As regards Open, Strategic Self-Reliance – the main political and conceptual priority underlying the Presidency, aimed at profoundly conditioning the future of the Union – Spain must finalize the first official text at the Granada summit to avoid Europe having to respond reactively to external events in the near future (events such as Covid or the invasion of Ukraine) and enabling it to stay ahead. To this end, the Spanish government is working on three lines: 

  • Increased strategic capacity, specifying the areas in which minimum industrial production levels must be established and with which industrial and innovation policies, its place in the single market and the extent of European integration. 
  • How the increase in strategic capacities can be combined with the ecological and energy transition, highlighting ideas such as circularity. This includes exemplary, model Spanish industries, such as the steel industry, making it possible to reduce the import of strategic materials from third countries. 

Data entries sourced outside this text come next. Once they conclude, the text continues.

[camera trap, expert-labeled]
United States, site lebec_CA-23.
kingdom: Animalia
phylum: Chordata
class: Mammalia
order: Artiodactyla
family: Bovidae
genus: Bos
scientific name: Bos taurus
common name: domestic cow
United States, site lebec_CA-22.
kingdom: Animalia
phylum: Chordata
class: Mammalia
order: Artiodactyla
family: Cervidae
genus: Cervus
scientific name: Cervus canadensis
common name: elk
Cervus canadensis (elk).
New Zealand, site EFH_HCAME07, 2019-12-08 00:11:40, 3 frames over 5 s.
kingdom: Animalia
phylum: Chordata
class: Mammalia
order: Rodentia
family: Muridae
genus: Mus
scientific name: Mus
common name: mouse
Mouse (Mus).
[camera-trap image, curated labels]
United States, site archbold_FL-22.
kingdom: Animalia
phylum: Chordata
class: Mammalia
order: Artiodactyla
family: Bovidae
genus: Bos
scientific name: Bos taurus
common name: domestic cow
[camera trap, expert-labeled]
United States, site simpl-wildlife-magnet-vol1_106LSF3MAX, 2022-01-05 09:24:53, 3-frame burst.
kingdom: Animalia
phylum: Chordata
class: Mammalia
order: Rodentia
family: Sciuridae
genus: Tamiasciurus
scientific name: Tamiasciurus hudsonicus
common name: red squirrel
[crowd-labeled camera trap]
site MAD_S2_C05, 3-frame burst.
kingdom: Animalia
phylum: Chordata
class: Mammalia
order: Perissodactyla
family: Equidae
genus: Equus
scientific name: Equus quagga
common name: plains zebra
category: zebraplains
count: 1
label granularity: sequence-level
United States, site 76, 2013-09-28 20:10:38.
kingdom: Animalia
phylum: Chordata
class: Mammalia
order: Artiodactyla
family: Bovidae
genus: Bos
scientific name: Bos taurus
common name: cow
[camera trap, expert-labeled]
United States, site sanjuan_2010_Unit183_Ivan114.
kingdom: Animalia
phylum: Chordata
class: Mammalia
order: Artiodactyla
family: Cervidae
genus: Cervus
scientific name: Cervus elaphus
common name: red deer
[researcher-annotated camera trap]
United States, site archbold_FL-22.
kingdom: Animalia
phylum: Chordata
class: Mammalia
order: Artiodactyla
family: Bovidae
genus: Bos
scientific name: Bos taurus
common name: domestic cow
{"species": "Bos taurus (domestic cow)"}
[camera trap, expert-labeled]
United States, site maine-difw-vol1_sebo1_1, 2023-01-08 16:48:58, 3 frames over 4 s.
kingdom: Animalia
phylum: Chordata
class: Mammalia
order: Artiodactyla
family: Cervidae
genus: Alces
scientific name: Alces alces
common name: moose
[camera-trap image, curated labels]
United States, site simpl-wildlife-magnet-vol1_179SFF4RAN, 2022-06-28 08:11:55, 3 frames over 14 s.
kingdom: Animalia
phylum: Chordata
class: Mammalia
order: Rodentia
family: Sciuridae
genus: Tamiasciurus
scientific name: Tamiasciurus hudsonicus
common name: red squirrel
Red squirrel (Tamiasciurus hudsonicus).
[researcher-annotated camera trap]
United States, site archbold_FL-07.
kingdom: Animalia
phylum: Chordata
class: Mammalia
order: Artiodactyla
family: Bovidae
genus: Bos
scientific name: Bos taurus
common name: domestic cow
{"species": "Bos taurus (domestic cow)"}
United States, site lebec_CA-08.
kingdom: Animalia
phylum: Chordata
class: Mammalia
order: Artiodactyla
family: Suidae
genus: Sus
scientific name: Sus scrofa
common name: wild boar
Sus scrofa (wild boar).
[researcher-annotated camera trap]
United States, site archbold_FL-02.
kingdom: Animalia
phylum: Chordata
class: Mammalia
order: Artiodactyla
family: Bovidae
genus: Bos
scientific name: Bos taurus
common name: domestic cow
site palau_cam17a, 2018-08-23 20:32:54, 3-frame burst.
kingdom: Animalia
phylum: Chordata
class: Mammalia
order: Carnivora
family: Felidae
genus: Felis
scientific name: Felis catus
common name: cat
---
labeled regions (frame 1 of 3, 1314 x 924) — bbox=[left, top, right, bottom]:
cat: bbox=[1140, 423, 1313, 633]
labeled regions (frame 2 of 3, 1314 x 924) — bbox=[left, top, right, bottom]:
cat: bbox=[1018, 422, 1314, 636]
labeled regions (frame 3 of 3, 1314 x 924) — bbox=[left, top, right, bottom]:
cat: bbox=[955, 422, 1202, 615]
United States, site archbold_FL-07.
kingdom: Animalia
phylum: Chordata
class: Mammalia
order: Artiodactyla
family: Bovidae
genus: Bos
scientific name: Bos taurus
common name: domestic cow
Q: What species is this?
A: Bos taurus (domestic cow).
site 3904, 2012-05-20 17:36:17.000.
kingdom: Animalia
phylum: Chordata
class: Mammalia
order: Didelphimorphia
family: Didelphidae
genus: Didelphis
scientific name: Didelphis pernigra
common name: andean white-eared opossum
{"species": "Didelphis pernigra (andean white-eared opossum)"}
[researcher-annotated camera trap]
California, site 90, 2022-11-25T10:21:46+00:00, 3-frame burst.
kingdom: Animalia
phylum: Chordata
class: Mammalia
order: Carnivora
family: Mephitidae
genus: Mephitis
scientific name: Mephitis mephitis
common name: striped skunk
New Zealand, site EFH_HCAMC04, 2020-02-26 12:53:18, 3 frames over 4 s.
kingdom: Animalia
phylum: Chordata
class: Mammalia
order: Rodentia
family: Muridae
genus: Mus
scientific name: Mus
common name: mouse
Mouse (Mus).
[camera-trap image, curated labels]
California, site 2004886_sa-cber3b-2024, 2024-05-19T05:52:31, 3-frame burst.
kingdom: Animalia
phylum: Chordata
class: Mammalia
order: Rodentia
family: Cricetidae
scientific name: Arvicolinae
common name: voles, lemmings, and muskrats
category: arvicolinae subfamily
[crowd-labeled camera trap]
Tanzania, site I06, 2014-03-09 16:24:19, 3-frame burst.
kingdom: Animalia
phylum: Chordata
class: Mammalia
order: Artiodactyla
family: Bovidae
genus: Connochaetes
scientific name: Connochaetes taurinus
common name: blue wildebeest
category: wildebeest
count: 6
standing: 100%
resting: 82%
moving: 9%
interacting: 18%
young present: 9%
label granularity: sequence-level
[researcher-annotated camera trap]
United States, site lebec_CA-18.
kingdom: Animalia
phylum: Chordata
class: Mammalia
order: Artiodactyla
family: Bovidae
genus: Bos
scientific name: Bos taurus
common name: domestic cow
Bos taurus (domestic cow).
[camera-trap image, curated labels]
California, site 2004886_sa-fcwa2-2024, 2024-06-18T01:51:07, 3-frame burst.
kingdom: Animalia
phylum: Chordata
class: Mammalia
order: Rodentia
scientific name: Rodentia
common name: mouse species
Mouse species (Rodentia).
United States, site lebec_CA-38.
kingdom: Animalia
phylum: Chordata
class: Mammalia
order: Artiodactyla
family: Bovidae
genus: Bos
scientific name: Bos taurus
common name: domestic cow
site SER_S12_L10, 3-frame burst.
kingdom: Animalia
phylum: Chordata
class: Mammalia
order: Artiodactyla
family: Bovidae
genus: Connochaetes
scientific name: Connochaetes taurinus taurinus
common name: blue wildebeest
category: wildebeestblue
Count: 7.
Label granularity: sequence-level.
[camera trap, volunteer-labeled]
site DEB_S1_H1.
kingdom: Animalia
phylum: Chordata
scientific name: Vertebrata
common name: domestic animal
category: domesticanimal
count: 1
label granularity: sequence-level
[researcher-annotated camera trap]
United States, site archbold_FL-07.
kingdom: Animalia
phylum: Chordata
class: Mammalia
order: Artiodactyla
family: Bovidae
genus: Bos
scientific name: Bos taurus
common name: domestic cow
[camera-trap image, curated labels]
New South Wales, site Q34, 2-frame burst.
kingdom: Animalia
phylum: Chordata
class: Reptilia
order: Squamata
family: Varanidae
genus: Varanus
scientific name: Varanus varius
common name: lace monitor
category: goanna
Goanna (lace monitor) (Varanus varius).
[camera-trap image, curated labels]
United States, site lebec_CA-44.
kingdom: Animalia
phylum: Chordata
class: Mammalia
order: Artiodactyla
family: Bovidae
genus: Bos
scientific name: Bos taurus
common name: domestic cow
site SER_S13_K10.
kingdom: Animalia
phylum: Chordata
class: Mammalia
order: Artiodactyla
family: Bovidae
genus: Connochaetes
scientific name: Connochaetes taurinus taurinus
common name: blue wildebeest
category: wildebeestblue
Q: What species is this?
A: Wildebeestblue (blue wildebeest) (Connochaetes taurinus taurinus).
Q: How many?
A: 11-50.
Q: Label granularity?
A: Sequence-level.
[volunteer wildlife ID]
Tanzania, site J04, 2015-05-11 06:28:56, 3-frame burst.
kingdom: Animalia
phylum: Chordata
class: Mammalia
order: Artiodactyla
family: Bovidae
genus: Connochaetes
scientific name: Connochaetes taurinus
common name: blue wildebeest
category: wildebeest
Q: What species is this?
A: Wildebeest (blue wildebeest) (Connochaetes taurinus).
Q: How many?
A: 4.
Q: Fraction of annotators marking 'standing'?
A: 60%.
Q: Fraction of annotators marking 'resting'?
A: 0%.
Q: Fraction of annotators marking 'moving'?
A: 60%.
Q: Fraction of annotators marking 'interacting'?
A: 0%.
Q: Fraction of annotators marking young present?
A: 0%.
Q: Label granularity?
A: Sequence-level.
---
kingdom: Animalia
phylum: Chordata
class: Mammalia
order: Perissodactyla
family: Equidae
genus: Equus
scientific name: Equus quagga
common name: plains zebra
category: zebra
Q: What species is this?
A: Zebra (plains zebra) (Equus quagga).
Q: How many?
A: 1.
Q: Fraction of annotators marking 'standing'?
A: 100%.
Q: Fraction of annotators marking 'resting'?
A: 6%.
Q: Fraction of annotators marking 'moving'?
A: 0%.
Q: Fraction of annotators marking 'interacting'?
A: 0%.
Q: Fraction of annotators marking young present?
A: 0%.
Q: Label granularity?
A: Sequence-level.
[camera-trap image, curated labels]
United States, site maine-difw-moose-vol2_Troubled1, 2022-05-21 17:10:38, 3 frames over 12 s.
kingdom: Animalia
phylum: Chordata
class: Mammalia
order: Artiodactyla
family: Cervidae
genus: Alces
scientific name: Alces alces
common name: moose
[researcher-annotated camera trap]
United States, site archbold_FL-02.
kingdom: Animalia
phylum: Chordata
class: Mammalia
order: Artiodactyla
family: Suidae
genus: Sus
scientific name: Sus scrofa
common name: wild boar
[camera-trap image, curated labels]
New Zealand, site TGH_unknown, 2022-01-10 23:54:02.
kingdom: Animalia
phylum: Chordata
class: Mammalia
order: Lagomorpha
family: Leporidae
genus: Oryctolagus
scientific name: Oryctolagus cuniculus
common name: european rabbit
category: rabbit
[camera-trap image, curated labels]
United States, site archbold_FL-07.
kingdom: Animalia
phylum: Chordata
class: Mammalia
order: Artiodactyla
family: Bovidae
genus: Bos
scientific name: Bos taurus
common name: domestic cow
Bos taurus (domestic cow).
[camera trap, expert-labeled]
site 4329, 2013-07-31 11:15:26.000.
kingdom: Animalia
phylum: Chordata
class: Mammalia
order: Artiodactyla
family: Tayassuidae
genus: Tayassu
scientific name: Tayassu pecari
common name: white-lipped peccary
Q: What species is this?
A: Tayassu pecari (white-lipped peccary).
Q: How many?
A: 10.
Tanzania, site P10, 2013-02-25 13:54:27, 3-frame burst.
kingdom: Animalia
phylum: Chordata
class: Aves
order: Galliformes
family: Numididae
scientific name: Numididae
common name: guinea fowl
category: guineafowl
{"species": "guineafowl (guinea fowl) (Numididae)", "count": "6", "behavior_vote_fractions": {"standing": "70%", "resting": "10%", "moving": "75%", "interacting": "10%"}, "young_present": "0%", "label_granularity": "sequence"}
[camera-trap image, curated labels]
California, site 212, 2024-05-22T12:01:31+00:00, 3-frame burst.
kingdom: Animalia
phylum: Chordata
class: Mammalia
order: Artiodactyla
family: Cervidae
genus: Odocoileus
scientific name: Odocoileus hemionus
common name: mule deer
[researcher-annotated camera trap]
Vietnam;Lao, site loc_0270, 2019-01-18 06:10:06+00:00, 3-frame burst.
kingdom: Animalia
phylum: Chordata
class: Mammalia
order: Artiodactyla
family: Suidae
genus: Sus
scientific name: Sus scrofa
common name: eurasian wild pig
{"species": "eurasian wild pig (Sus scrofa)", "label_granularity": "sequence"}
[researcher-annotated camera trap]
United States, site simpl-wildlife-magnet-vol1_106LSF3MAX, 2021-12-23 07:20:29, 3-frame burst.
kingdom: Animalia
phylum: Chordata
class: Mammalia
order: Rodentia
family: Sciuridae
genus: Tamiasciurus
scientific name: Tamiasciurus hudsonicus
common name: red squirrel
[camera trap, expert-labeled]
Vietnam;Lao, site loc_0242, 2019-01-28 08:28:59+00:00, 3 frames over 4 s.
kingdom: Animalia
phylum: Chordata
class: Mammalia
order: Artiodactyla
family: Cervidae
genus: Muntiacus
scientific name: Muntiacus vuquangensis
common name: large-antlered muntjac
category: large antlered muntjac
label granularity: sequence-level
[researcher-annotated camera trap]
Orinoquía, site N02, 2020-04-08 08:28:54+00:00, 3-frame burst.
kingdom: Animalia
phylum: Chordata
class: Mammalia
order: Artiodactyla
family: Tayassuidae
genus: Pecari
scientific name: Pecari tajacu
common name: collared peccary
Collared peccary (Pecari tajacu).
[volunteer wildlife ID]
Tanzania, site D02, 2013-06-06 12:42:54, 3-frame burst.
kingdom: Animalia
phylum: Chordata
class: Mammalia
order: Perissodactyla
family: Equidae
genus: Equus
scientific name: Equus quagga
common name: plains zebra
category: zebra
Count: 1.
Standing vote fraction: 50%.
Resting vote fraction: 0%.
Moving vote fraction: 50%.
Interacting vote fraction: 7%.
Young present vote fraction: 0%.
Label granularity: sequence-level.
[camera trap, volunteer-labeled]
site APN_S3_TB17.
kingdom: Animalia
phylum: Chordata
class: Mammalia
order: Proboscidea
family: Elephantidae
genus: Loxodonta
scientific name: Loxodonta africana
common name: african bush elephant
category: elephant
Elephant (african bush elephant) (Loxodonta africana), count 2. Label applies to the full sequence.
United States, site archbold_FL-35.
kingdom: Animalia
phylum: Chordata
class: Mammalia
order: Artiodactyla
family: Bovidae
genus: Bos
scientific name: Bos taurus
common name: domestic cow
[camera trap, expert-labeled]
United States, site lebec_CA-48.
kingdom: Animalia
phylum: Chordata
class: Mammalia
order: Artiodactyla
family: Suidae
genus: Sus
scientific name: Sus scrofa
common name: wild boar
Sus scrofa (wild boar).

  • Self-reliance combined with greater strategic openness, recurring to traditional debates such as the renovation of multilateral institutional architecture and the role of the EU, with a view to enhancing its ability to respond to vulnerabilities. 

In short, an ambitious, strategic agenda at a transcendental time, as becomes a pro-European country committed to European values, the values that ultimately explain the abysmal differences in favor of European society vis-à-vis the rest of the world which is, once again, approaching crucial crossroads.